Kisahku
ketika Ospek di SMAK St. Thomas Aquinass,Waitabula. Nusa Tenggara Timur
Hay
sobat, hari ini aku mau cerita-cerita nih mengenai kisah masa-masa awal SMA ku
tiga tahun silam. Aku tau ingatan manusia itu terbatas, jadi kisah-kisah ku ini
hanyalah satu, dua atau tiga dari sekian ribu kisah yang pernah aku alami. Langsung
saja yah, usai menerima surat tanda lulus SMP aku melanjutkan studi ku di SMA
katolik st. Thomas Aquinas. Awalnya aku masih bingung memilih sekolah mana yang
akan aku tuju tetapi setelah berbincang-bincang dengan guru SMP ku mereka
menyarankanku untuk mendaftar di sekolah tersebut, lagi pula memang benar hanya
sekolah itu saja yang sangat popular dan di segani orang-orang sekitar pada
saat itu. Ya sudah, aku iakan saja..yaa meskipun sedikit terpaksa karena memang
background sekolah tersebut bertolak belakang dengan keyakinan yang aku anut.
Tapi yaa sudahlah, lagi pula menuntut ilmu di tempat yang tak lazim bukan berarti aku mau atau harus
mengikuti keyakinan tersebut.

****************

> _Yang Harus Dikerjakan_
A: Dalam kisah masa awal SMA itu, siapa yang menyarankan si pencerita mendaftar di SMA Katolik St. Thomas Aquinas?
B: Sebutkan semua nama tempat, yaitu sekolah dan wilayah, yang muncul dalam kisah masa awal SMA itu.
C: Lanjutkan kisah masa awal SMA itu mulai dari kalimat terakhirnya.

> _Data Hasil Ekstraksi_
****************

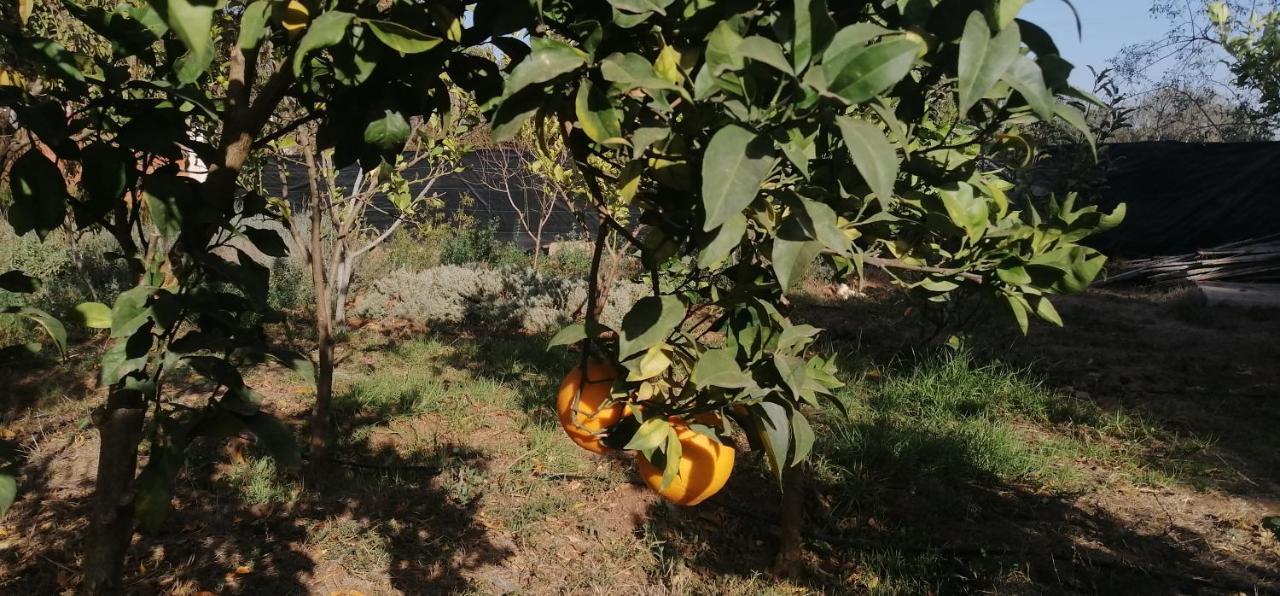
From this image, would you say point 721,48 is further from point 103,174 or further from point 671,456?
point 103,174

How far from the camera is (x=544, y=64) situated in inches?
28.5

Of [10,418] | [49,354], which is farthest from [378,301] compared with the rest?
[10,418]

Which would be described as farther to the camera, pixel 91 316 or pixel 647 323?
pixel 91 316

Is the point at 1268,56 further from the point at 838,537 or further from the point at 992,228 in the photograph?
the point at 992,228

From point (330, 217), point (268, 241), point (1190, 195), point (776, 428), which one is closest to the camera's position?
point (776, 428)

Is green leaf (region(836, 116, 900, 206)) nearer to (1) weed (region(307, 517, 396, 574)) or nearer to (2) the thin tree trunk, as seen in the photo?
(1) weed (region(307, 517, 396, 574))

****************

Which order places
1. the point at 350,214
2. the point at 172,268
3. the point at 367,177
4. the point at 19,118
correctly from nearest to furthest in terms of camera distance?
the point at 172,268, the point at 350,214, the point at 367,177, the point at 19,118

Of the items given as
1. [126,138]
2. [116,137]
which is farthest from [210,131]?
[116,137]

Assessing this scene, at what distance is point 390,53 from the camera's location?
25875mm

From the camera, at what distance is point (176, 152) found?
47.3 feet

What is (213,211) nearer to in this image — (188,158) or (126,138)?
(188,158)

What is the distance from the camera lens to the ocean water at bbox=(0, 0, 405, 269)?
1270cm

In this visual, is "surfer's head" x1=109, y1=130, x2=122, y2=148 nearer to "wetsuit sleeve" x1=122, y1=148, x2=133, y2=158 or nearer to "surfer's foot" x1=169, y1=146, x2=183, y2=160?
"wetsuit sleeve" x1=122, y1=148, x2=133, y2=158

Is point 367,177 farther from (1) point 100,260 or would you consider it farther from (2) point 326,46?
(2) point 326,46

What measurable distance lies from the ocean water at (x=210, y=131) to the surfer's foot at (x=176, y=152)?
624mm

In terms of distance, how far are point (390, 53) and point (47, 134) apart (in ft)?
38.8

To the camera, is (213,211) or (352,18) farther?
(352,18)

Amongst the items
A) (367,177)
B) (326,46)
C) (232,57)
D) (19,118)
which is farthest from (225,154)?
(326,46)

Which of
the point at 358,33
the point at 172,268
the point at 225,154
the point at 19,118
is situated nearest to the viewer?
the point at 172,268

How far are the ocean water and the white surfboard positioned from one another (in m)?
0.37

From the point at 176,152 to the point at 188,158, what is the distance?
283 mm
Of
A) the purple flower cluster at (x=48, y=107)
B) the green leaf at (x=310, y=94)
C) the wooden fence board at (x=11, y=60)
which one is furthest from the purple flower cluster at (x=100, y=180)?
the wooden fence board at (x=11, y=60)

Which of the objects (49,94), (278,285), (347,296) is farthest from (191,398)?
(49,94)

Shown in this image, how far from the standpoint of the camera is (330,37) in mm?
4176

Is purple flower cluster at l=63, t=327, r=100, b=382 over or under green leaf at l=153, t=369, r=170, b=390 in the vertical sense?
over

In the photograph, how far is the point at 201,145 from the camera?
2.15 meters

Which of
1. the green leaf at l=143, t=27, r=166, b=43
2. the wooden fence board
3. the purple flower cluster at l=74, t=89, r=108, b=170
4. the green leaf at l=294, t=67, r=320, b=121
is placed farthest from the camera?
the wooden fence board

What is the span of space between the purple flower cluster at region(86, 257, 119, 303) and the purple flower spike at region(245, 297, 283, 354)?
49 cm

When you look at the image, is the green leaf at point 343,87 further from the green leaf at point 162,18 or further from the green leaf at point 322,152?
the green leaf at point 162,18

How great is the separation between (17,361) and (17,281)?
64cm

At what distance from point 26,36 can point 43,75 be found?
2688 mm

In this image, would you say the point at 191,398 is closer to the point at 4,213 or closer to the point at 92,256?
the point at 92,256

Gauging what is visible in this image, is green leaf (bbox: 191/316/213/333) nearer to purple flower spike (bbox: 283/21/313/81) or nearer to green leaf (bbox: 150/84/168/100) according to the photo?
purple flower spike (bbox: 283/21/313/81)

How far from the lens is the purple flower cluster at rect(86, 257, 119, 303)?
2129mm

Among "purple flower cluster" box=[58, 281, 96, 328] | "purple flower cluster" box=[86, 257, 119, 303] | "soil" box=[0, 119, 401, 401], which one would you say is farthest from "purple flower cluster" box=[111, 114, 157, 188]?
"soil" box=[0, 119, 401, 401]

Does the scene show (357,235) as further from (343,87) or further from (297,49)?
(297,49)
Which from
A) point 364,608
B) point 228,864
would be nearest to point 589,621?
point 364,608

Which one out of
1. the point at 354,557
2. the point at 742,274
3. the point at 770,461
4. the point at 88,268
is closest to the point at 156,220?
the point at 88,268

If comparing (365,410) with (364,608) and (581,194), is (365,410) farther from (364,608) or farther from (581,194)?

****************

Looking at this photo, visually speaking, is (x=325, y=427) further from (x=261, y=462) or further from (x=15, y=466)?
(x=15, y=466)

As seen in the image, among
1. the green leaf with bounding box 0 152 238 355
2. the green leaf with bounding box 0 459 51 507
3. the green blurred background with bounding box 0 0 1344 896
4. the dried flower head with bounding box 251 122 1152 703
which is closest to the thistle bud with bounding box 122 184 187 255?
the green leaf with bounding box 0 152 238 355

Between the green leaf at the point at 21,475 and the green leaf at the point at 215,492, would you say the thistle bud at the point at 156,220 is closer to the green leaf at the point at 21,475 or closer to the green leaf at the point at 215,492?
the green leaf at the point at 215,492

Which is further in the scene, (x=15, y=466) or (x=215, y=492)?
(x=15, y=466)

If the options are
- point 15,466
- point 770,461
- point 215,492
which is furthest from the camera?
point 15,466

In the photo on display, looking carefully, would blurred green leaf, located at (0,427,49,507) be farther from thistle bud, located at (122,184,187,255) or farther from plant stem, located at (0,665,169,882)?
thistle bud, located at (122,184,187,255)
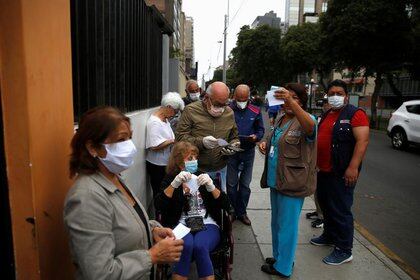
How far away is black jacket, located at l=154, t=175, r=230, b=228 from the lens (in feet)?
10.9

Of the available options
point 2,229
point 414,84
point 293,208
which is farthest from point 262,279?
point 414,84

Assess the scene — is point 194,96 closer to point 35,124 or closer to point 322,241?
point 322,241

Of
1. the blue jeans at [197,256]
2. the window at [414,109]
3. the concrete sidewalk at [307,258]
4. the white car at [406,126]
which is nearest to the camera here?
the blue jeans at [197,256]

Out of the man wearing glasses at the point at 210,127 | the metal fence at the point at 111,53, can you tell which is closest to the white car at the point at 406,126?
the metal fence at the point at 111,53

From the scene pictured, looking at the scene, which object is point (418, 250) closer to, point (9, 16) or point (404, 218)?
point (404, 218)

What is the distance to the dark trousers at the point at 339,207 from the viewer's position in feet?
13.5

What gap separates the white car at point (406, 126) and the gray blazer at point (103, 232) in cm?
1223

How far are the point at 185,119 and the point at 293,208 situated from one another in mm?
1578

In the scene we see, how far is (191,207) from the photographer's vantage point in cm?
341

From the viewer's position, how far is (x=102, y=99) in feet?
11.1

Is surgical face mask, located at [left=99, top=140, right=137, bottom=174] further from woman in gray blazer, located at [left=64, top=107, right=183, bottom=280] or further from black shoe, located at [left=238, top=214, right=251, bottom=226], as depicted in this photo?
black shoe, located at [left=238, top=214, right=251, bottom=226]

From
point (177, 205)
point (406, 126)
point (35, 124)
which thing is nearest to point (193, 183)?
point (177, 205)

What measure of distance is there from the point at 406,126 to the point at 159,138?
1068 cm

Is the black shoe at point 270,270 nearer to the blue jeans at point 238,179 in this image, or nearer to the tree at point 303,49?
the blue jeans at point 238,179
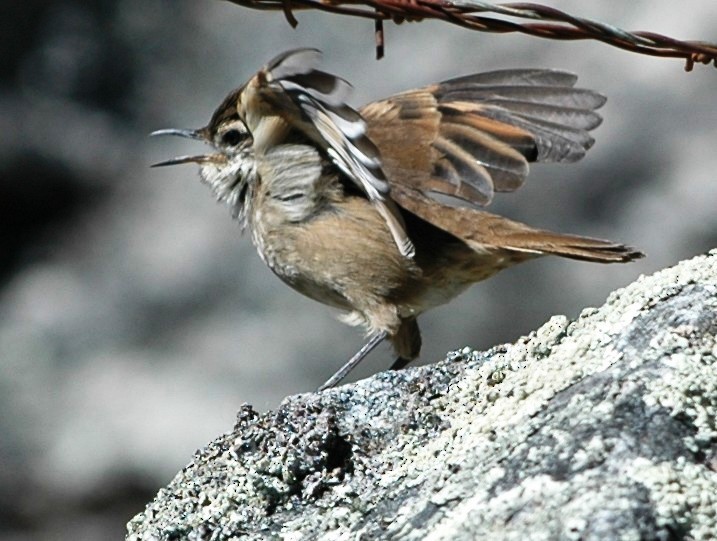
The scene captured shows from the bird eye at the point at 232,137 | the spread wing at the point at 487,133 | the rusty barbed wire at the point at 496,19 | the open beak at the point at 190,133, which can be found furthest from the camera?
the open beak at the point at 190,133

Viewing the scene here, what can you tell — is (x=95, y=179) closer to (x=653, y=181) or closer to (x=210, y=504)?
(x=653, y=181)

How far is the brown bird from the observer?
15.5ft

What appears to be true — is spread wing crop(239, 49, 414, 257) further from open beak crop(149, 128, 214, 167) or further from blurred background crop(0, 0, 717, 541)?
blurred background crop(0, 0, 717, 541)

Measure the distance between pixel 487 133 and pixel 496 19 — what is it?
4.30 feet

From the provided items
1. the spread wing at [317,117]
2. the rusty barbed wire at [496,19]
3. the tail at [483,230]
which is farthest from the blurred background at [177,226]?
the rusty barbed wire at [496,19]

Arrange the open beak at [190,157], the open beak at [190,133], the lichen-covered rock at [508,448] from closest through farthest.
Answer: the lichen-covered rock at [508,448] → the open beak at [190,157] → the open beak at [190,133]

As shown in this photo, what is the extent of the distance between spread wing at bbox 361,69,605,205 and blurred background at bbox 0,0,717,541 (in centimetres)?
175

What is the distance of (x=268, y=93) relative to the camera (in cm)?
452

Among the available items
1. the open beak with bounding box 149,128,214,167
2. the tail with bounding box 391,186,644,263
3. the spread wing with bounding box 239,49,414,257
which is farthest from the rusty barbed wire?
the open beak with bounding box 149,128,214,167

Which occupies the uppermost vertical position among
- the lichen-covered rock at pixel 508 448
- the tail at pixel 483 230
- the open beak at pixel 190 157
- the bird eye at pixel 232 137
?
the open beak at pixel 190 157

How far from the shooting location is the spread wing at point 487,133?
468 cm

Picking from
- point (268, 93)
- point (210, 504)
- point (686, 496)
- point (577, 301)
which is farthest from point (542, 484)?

****************

> _Jawaban Tiap Tugas_
A: Guru-guru SMP-nya.

B: SMAK St. Thomas Aquinas, Waitabula, Nusa Tenggara Timur

C:
Kisahku
dimulai ketika aku hendak melangkahkan kakiku di gerbang sekolah tersebut, aku
di sambut oleh sebuah tulisan gerbang SMAK St Thomas Aquinass dengan lambang
kebesaran sekolah tersebut. Awalnya aku tertegun melihat gerbang tersebut
dengan lambangnya yang benar-benar bernuansa katolik, namun setelah beberapa
lama kemudian aku beranikan diriku untuk melangkah memasuki kompleks sekolah
tersebut. Aku berjalan-jalan di koridor-koridor sambil memperhatikan situasi
sekelilingku. Aku merasa nyaman berada di tempat ini, Sejuknya udara perbukitan
membuatku serasa tinggal di daerah pedalaman, hijaunya pohon-pohon yang membuat
mata terasa lebih rileks, kesunyian dan
keheningan yang membuat aku lebih dapat berkonsentrasi. Akhirnya namaku di panggil, usai mengambil
formulir di ruang tata usaha dan mengisinya formulir tersebut aku kembalikan
lagi kepada guru yang bersangkutan. Tidak ada hal istimewa yang terjadi padaku
selama awal pendaftaran.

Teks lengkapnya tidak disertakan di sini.